In my last posting, I introduced the new Learning Commons areas at the Georgia Tech Library & Information Center, and how these new renovations assisted with user tasks. In this post, I will provide my thoughts and reflections on this space…
One of the most effective methods for determining how users utilize the space is simply taking a step back and observing how they interact. In our hyped-up, fast-paced, “git-r-done” culture, we sometimes miss out on important details when we rush to implement things before questioning…is this what users really want, or is this what vendors and articles tell us users want? Because each library has its own user community, there is no one-size-fits-all approach.
In the fall of 2008, Charlie Bennett, Commons Coordinator at the GA Tech Library, utilized observation methods to take objective measurements such as how many students were using the commons, what kind of computers they were using, how they tended to group together, etc. For example, he noticed that many students brought their own laptops; this indicates a different grouping dynamic than having students huddle around a library desktop computer.
Charlie also engaged in more common data collection methods, such as distributing surveys and hosting a forum where users could post their comments. However, one of the most interesting data collection methods Charlie utilized was placing a whiteboards next to a group of sample chairs that students could sit in and evaluate. Each chair had its own whiteboard and marker where users could write comments about each chair such as: “This chair is very comfortable” or “This chair color reminds me of puke.” I found this method innovative because it brought the data collection right into the user’s environment, rather than asking a student or faculty member to take time out of their busy schedule and go to a survey link or web forum. It reminded me a lot of the whiteboards that undergrads would post on their dormitory doors for people to leave them messages and comments; this has also extended into the digital realm with tools such as Facebook and Twitter.
Overall, the use of multi-modal data collection methods are very beneficial to ensuring a positive user experience in a STEM library commons. Charlie has taken great care and consideration with making sure the Commons is a peaceful, user-centered space. The GA Tech Library is a very busy place where students will often spend hours studying, or simply taking a snooze break in one of the library’s comfortable chairs. Students and faculty in a science and engineering institution work on many long-term and collaborative projects, and the library is a beneficial tool in helping these users with their research and education.
For more information on the GA Tech Library and Information Center commons:
Library Commons Project Documents
12 thoughts on “User-centered Spaces: Part 2”
Great review. I was also interested in what kinds of studies or data collection were done before building the space on which I focused. Mr. Bennett seems to have done a lot of work to not just build an innovative space but a space that library patrons can truly use.
I like hearing about leave the comment on the whiteboard.

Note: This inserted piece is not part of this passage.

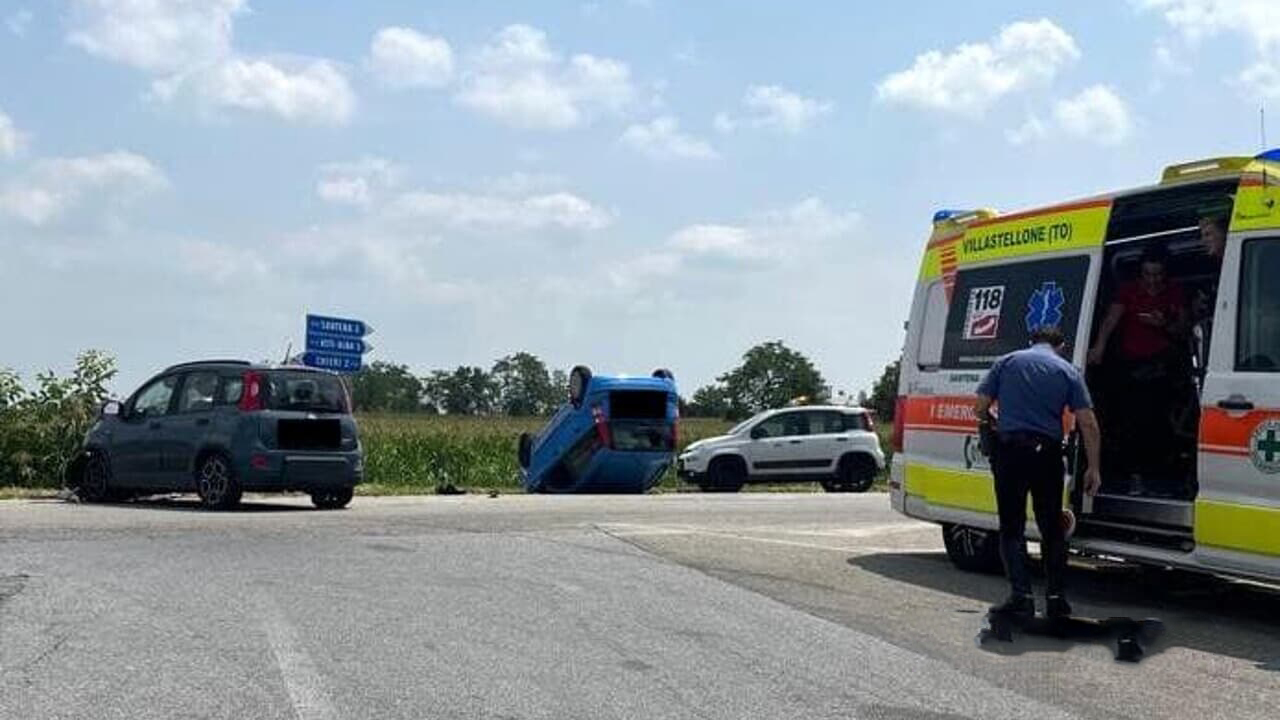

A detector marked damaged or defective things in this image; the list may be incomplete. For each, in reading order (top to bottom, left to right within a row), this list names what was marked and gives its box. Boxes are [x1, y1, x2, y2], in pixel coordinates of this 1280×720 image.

overturned blue car [516, 368, 684, 492]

Mr. Bennett seems to have made every effort to accomodate the library’s users.
You did an excellent job on this report! It seems like the theme of the day is collaboration areas and places to eat. GA Tech is lucky to have a librarian who is creative about needs assessment.

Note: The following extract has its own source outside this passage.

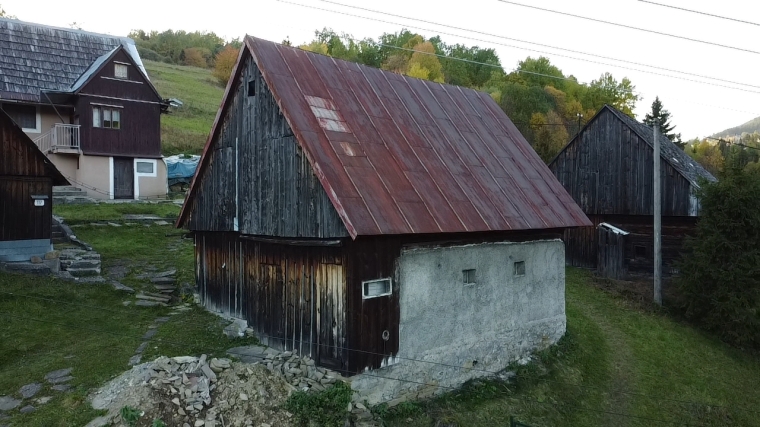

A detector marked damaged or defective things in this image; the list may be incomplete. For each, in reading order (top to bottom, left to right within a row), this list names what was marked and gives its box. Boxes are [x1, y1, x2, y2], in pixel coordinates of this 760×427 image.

rusty metal roof [177, 36, 588, 237]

It’s so important to know your users and not take advice from those who have never been in the library but think they ‘know’ what users want. It seems like GA Tech put a lot of thought into this project to make it user-centered. Incredible that they went all the way to chairs that users want!
Laura, I enjoyed reading your thoughts about Georgia tech.(Your whole blog has such a calm feel to it! Maybe it is the jellyfish picture! Nice energy!)

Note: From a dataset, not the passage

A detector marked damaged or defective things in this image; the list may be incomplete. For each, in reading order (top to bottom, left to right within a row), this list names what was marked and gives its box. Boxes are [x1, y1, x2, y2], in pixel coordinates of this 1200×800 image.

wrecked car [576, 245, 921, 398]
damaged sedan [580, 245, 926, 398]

I am impressed by how the commons coordinator utilized several methods of data collection to determine how best to serve the users. I like that one method was actually just simple observation. Real-time surveys via the white boards is a great idea. Students are much more likely to participate if it is easy!
Thanks, Cari! I have been considering changing templates because I don’t like how small the text is on this layout.
You are very thoughtful in the comments regarding your chosen library. I also think that the Commons Coordinator did a thorough evaluation of the use of his library. Making observational assessments of users of a space is as important as data collection.
Sounds like a very a interesting project, and one that they put quite a bit of thought into. I like the idea of the whiteboards and the chairs. Anything that helps the users feel more connected to the space and the decision making process will help with the library’s success in the future.
Very nice blog, and sounds like a neat space. Thanks to your blog I would love to see it in person. I like the flexible lighting! Mr. Bennett had several great ideas – keeping the dropcords (you can never have too many outlets!), and using whiteboards to record comments.
ok…I’m absolutely OVER THE MOON, Miss Moon Rising with those “Snap Shot” thingies. So cool..and i want to know how to do that.
I love the way Charlie is focused on creating such a user-friendly environment. I think it is brilliant to have movable furniture..and the computers-in-use screen must be a real time-saver. The “white board survey” is also brilliant! But, we should have thought of doing something like that in schools, years ago…Would have saved them from the type of deep carved graffiti I grew up with!
I have seen the Ga Tech library, and it has a very good feel to it. Charlie has done wonders to make it a very inviting environment.
It is really nice to see a librarian who really cares about the users and what they want.